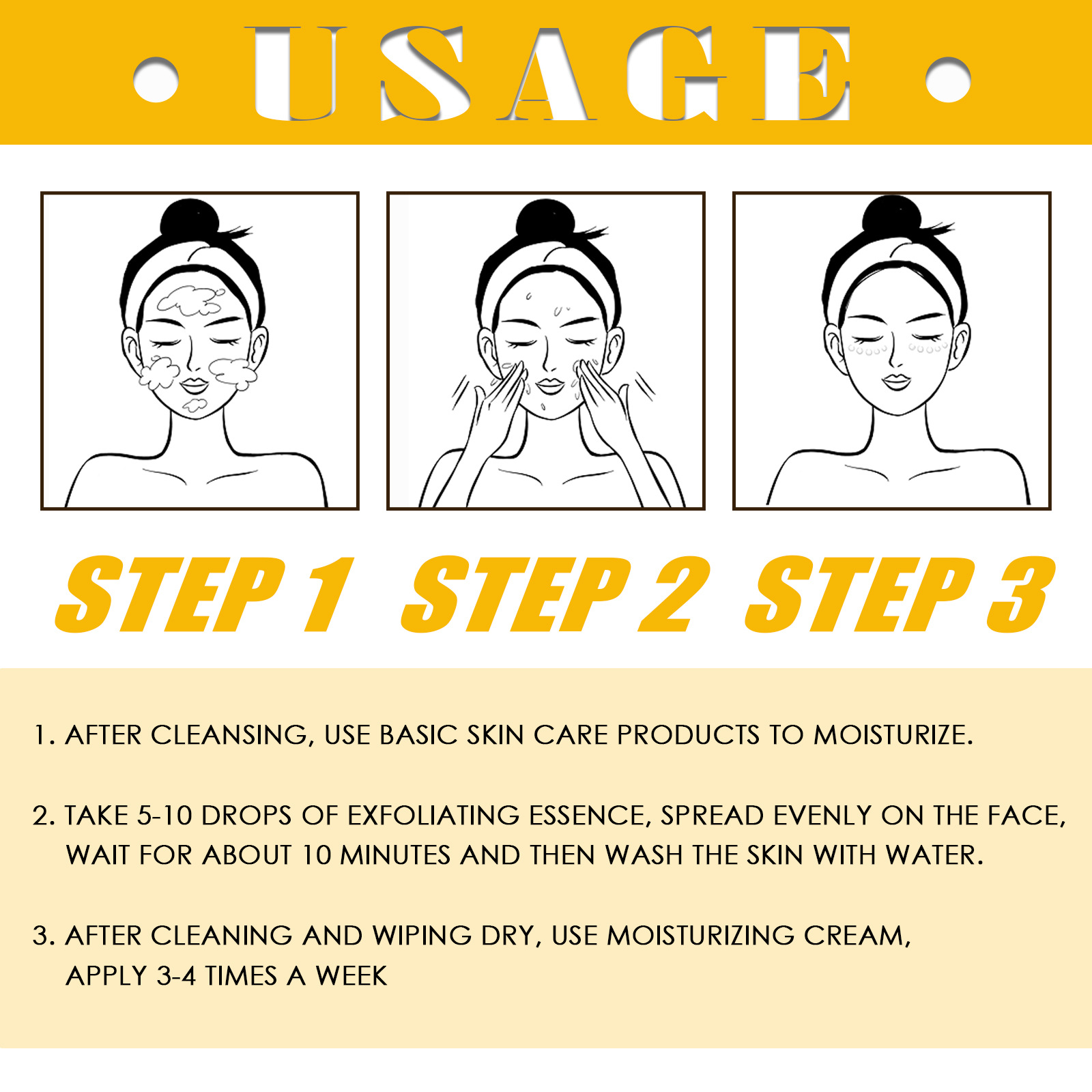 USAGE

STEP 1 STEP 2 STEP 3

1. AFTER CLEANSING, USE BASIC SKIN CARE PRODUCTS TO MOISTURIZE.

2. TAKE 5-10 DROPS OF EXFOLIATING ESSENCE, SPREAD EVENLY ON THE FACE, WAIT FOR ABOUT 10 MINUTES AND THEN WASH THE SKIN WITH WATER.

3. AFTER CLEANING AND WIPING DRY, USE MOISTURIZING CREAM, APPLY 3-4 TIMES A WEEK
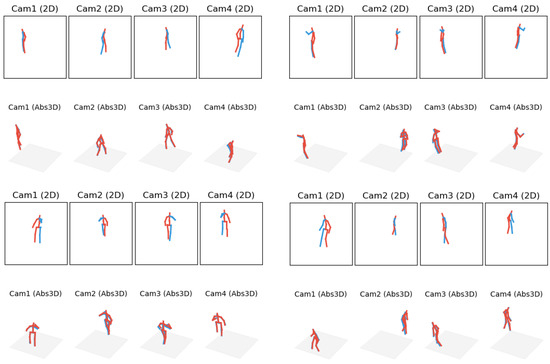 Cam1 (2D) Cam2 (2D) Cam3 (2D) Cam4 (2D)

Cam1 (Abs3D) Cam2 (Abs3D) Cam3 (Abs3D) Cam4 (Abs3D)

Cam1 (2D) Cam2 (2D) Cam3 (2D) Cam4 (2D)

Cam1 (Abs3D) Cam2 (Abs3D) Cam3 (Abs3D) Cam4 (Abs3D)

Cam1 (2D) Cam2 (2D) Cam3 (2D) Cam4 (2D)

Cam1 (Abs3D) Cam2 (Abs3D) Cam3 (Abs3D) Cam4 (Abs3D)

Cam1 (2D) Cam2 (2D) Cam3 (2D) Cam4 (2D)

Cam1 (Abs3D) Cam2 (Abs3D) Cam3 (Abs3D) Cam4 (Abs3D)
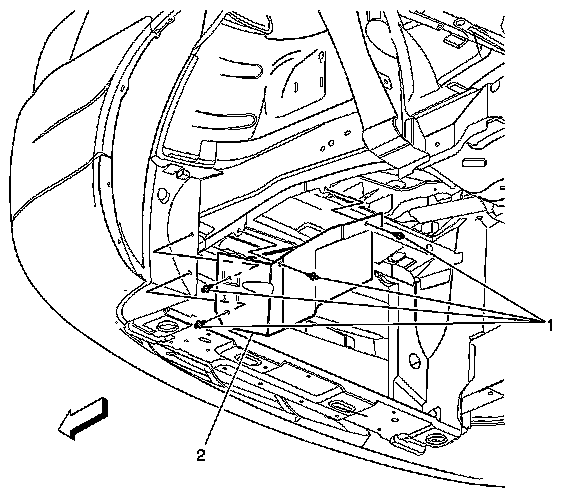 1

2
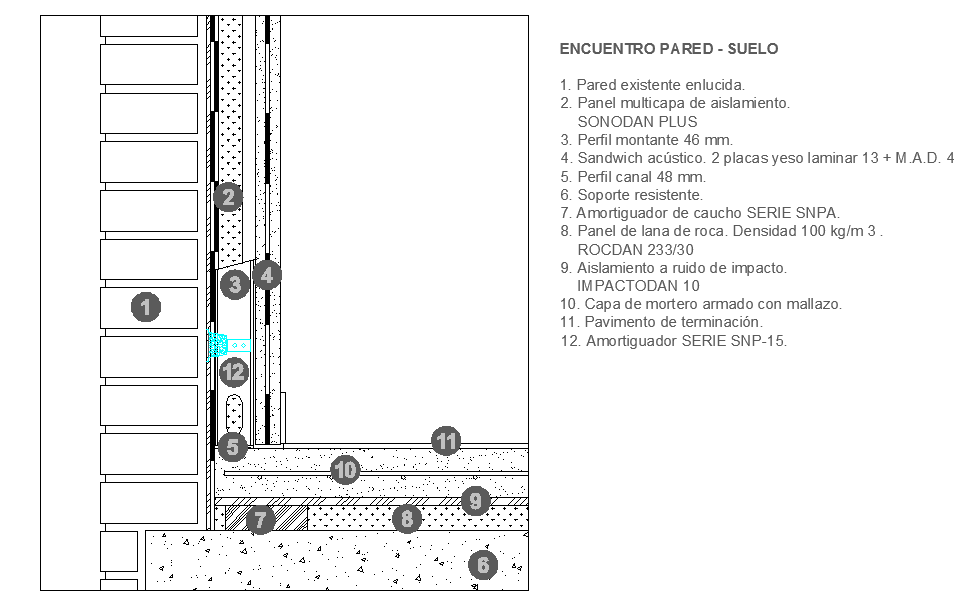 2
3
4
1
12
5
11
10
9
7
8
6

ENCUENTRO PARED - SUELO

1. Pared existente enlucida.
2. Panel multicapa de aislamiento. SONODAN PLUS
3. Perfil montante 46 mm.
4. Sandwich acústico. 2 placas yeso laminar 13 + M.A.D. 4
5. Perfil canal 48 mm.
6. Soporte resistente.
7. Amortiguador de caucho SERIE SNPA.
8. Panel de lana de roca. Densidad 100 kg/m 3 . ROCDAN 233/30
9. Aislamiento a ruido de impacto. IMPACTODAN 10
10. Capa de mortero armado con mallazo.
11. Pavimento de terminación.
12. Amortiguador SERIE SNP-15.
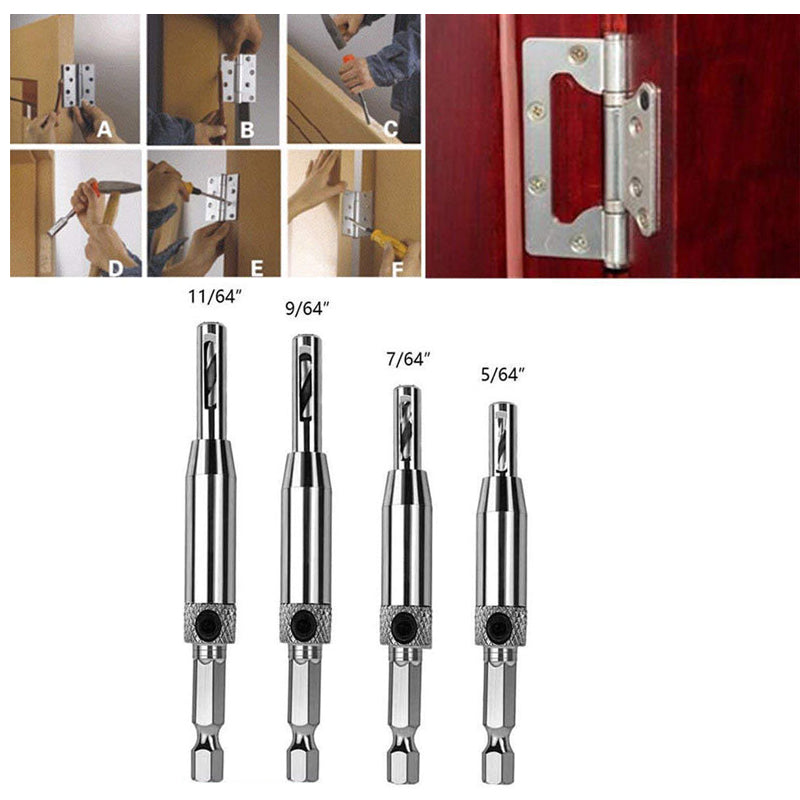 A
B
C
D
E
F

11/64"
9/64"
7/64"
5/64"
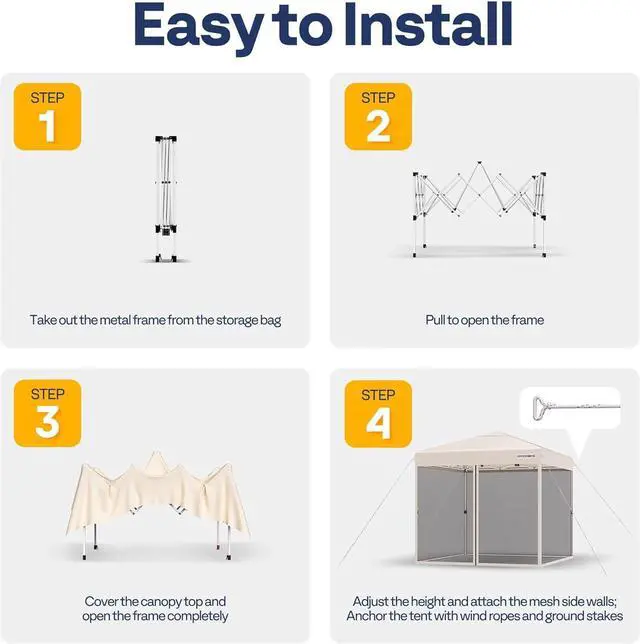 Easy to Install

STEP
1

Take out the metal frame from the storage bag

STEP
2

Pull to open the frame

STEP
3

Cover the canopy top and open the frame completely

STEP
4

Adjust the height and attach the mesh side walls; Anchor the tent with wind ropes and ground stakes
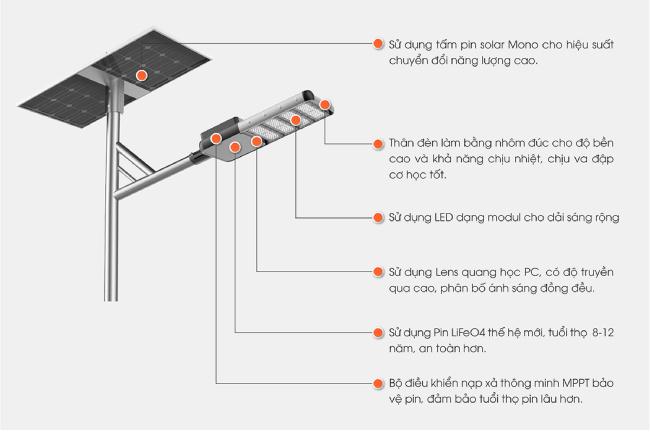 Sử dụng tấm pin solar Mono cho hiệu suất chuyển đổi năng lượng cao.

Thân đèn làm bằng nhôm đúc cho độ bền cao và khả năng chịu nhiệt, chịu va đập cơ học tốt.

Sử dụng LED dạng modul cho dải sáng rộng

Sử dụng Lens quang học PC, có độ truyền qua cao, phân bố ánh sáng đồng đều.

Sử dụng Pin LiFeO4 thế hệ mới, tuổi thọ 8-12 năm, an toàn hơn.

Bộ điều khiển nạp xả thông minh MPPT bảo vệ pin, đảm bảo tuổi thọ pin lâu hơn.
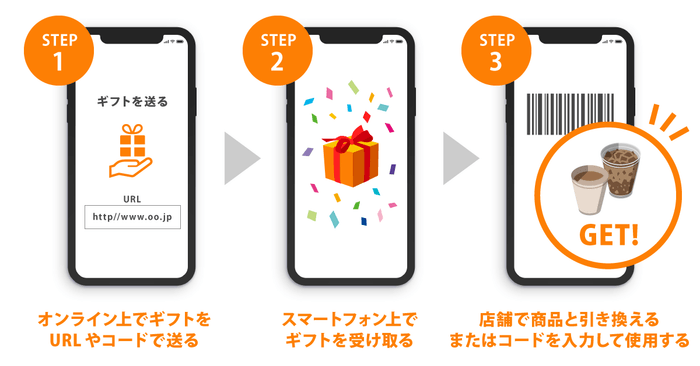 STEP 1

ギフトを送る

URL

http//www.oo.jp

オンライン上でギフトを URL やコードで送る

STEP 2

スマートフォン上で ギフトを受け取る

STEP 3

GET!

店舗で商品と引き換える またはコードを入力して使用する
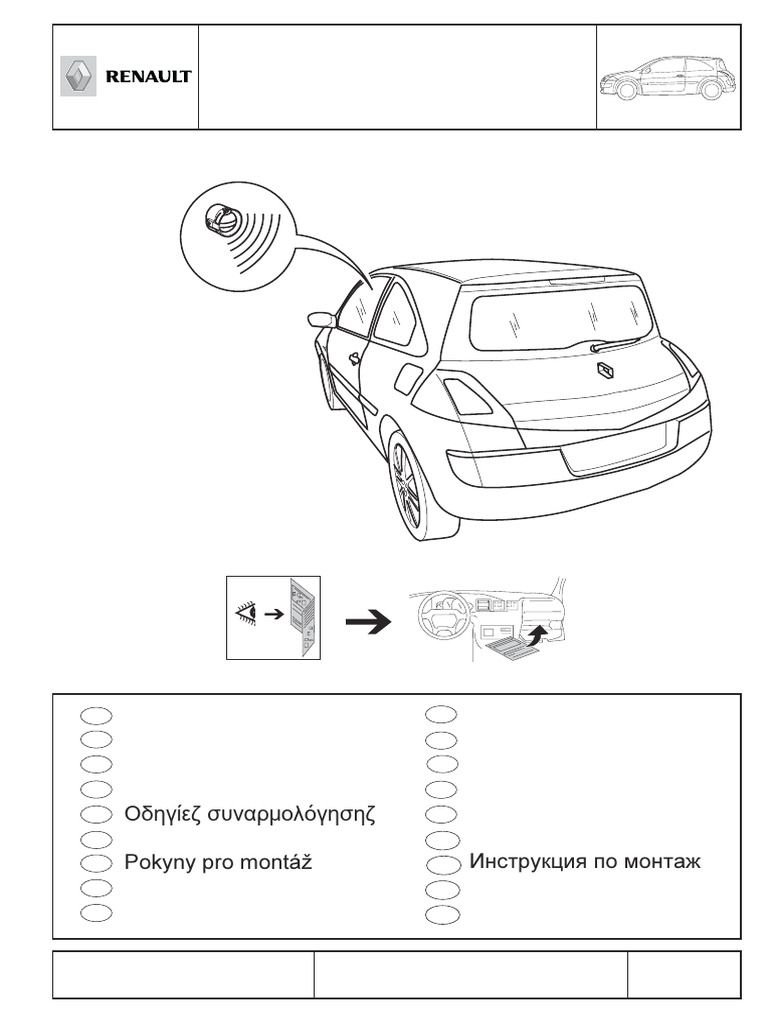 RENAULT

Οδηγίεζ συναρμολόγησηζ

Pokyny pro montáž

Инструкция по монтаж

^^^^^^^^^^^^^^^^

▶ EXERCISE DETAILS:
Please retype the records above exactly, but leave out any pictures.

▶ SOLUTION FOR THIS PROBLEM:
 USAGE

STEP 1 STEP 2 STEP 3

1. AFTER CLEANSING, USE BASIC SKIN CARE PRODUCTS TO MOISTURIZE.

2. TAKE 5-10 DROPS OF EXFOLIATING ESSENCE, SPREAD EVENLY ON THE FACE, WAIT FOR ABOUT 10 MINUTES AND THEN WASH THE SKIN WITH WATER.

3. AFTER CLEANING AND WIPING DRY, USE MOISTURIZING CREAM, APPLY 3-4 TIMES A WEEK
 Cam1 (2D) Cam2 (2D) Cam3 (2D) Cam4 (2D)

Cam1 (Abs3D) Cam2 (Abs3D) Cam3 (Abs3D) Cam4 (Abs3D)

Cam1 (2D) Cam2 (2D) Cam3 (2D) Cam4 (2D)

Cam1 (Abs3D) Cam2 (Abs3D) Cam3 (Abs3D) Cam4 (Abs3D)

Cam1 (2D) Cam2 (2D) Cam3 (2D) Cam4 (2D)

Cam1 (Abs3D) Cam2 (Abs3D) Cam3 (Abs3D) Cam4 (Abs3D)

Cam1 (2D) Cam2 (2D) Cam3 (2D) Cam4 (2D)

Cam1 (Abs3D) Cam2 (Abs3D) Cam3 (Abs3D) Cam4 (Abs3D)
 1

2
 2
3
4
1
12
5
11
10
9
7
8
6

ENCUENTRO PARED - SUELO

1. Pared existente enlucida.
2. Panel multicapa de aislamiento. SONODAN PLUS
3. Perfil montante 46 mm.
4. Sandwich acústico. 2 placas yeso laminar 13 + M.A.D. 4
5. Perfil canal 48 mm.
6. Soporte resistente.
7. Amortiguador de caucho SERIE SNPA.
8. Panel de lana de roca. Densidad 100 kg/m 3 . ROCDAN 233/30
9. Aislamiento a ruido de impacto. IMPACTODAN 10
10. Capa de mortero armado con mallazo.
11. Pavimento de terminación.
12. Amortiguador SERIE SNP-15.
 A
B
C
D
E
F

11/64"
9/64"
7/64"
5/64"
 Easy to Install

STEP
1

Take out the metal frame from the storage bag

STEP
2

Pull to open the frame

STEP
3

Cover the canopy top and open the frame completely

STEP
4

Adjust the height and attach the mesh side walls; Anchor the tent with wind ropes and ground stakes
 Sử dụng tấm pin solar Mono cho hiệu suất chuyển đổi năng lượng cao.

Thân đèn làm bằng nhôm đúc cho độ bền cao và khả năng chịu nhiệt, chịu va đập cơ học tốt.

Sử dụng LED dạng modul cho dải sáng rộng

Sử dụng Lens quang học PC, có độ truyền qua cao, phân bố ánh sáng đồng đều.

Sử dụng Pin LiFeO4 thế hệ mới, tuổi thọ 8-12 năm, an toàn hơn.

Bộ điều khiển nạp xả thông minh MPPT bảo vệ pin, đảm bảo tuổi thọ pin lâu hơn.
 STEP 1

ギフトを送る

URL

http//www.oo.jp

オンライン上でギフトを URL やコードで送る

STEP 2

スマートフォン上で ギフトを受け取る

STEP 3

GET!

店舗で商品と引き換える またはコードを入力して使用する
 RENAULT

Οδηγίεζ συναρμολόγησηζ

Pokyny pro montáž

Инструкция по монтаж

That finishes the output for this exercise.